-- DATA PROVIDED follows --
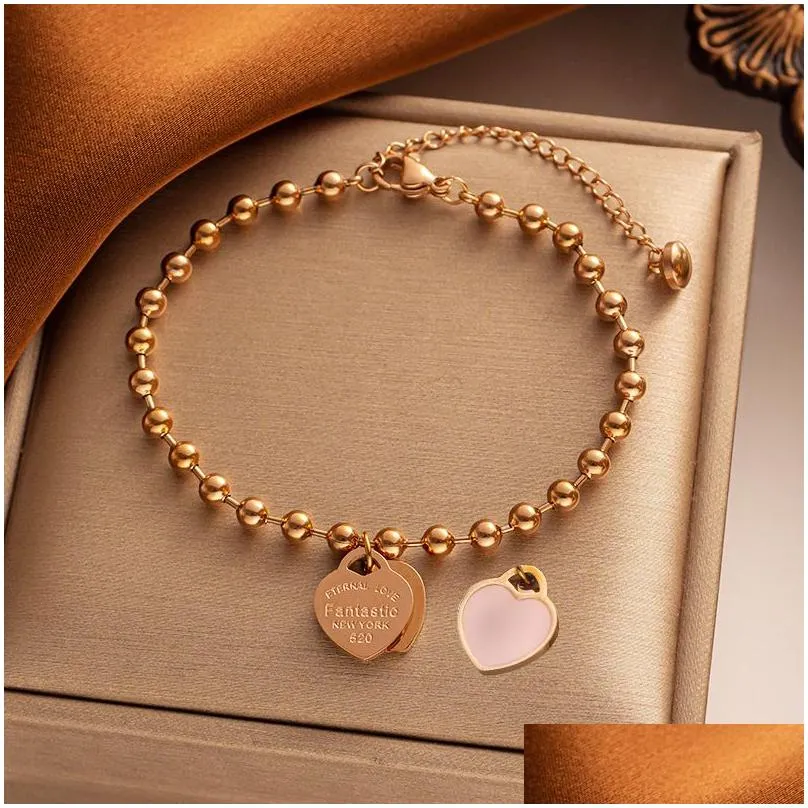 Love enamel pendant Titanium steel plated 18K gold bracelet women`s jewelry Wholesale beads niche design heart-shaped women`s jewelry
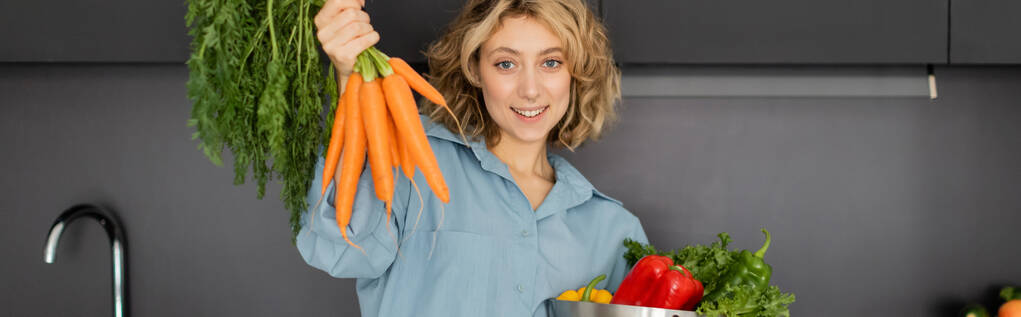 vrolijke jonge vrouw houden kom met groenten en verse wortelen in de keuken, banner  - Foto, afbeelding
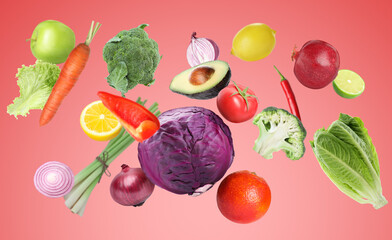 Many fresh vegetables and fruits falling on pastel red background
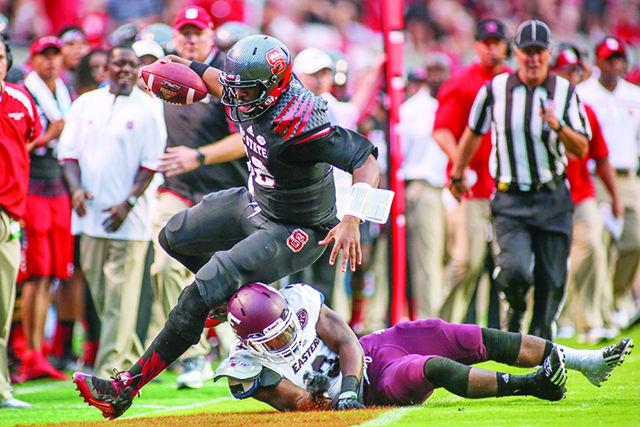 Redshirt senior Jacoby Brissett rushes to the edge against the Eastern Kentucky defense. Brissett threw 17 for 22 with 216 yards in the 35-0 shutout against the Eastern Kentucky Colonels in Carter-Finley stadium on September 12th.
-- DATA PROVIDED concluded --
ACTIVITY: Leave the pictures out and return the rest of the listing exactly.

TASK OUTPUT:
 Love enamel pendant Titanium steel plated 18K gold bracelet women`s jewelry Wholesale beads niche design heart-shaped women`s jewelry
 vrolijke jonge vrouw houden kom met groenten en verse wortelen in de keuken, banner  - Foto, afbeelding
 Many fresh vegetables and fruits falling on pastel red background
 Redshirt senior Jacoby Brissett rushes to the edge against the Eastern Kentucky defense. Brissett threw 17 for 22 with 216 yards in the 35-0 shutout against the Eastern Kentucky Colonels in Carter-Finley stadium on September 12th.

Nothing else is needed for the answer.